▶ **PROBLEM TO SOLVE**: Copy the rows below, replacing "throw pillow" with "cushion" and keeping everything else the same.

▶ **DATA TO USE**:
■ ■ ■ ■ ■

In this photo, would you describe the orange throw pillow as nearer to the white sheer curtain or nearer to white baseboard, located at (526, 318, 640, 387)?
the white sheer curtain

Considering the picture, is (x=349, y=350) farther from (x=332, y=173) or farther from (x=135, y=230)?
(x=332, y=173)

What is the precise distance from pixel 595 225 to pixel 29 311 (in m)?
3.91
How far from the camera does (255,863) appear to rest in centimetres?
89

■ ■ ■ ■ ■

▶ **EXERCISE ANSWER**:
In this photo, would you describe the orange cushion as nearer to the white sheer curtain or nearer to white baseboard, located at (526, 318, 640, 387)?
the white sheer curtain

Considering the picture, is (x=349, y=350) farther from (x=332, y=173) or farther from (x=135, y=230)?
(x=332, y=173)

What is the precise distance from pixel 595 225 to pixel 29 311 (in m)?
3.91
How far from the camera does (255,863) appear to rest in centimetres?
89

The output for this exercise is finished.